**WHAT NEEDS TO BE DONE**: In the post below on criteria for campaign targets, why are many buying decisions today made by committee?

**EXTRACTED TEXT**:

===============

Criteria for Your Campaign Targets

Written by Dave Goates, Director of Human Capital at Launch Leads

Today we discuss three more important metrics to determine the criteria you are pursuing among your target list of prospects. See last week’s post for a list of those criteria:

  • Annual value of your prospect’s products or services
  • Titles of the people you are calling to schedule
  • How your product or service can be a game changer

First, it is imperative that you understand how much your prospect’s company charges for its products or services. By ascertaining how much they are charging per sale, you’ll get an idea of their annual revenue and what goes into producing their results. Why does that matter? Because a company with $500,000 in gross revenue can arrive at that number in many ways. If they sell one “widget” for half a million dollars, they don’t have a very broad appeal and their market is a niche market with not much opportunity for an outside vendor to penetrate the sales model.

However, if they are producing that level of revenue and they offer their widget for $500, then you know they’ve got a well-developed customer base and anything you can do to offer improvement might be welcomed as a fresh perspective.

Second, knowing who the decision makers are at a company today is an absolute necessity. Here some reasons why:

1) With as thin as some companies are today in leadership personnel, the likelihood is decisions aren’t as decentralized as they might have once been. Many buying decisions today are made “by committee” because no one wants to be tagged with making a critical error in the the decision process. (You need look no further than Congress for a recent example, when they appointed a “super committee” to study debt and deficit reduction).

===============

**ENTRIES SHOWN**:
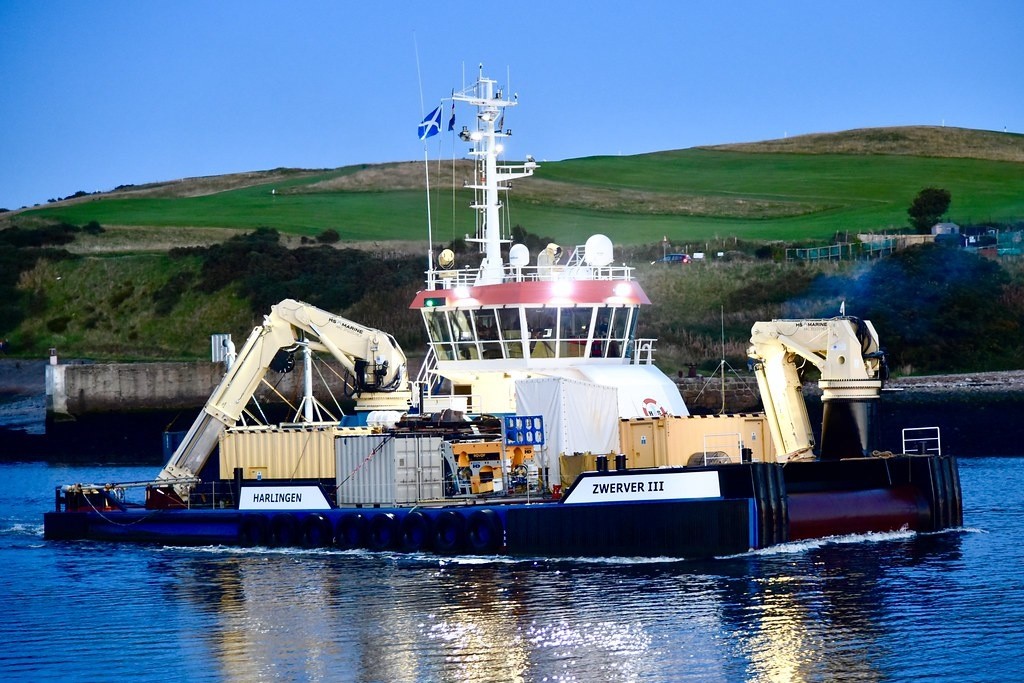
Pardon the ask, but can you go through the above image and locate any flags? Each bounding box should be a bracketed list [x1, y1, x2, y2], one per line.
[418, 103, 442, 140]
[448, 99, 455, 131]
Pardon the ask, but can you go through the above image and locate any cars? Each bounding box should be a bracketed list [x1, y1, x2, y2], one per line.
[650, 254, 693, 265]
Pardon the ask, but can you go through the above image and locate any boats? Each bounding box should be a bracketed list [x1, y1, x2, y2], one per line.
[38, 61, 969, 568]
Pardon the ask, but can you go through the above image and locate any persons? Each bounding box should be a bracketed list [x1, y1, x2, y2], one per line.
[104, 484, 118, 507]
[476, 316, 620, 358]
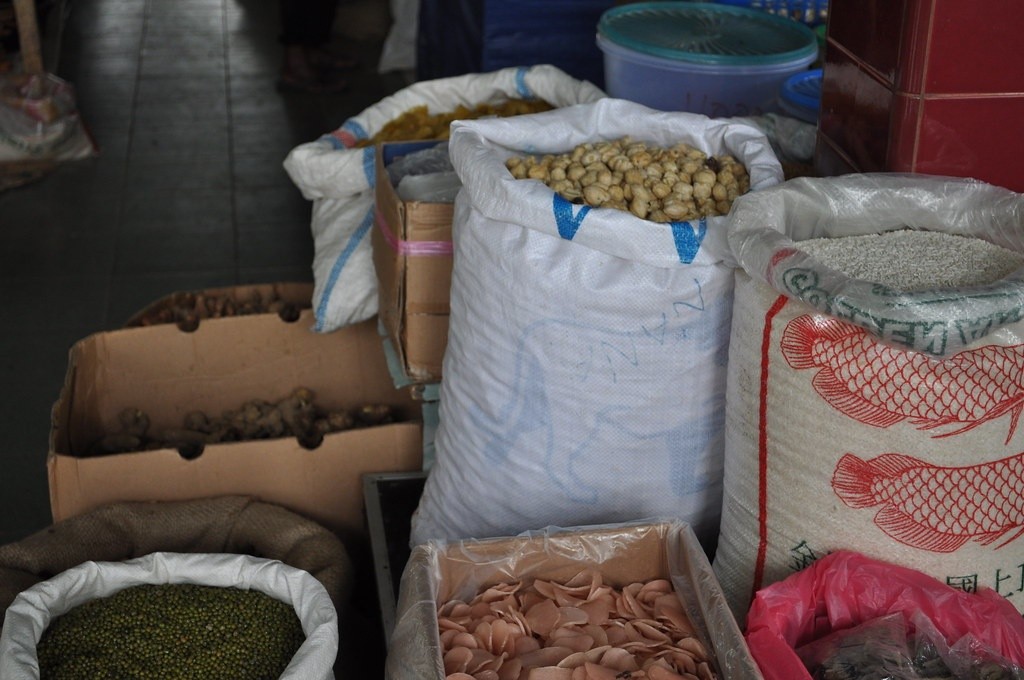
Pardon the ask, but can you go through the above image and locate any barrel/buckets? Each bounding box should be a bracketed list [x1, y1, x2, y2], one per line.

===============

**RESPONSE**: No one wants to be tagged with making a critical error in the decision process.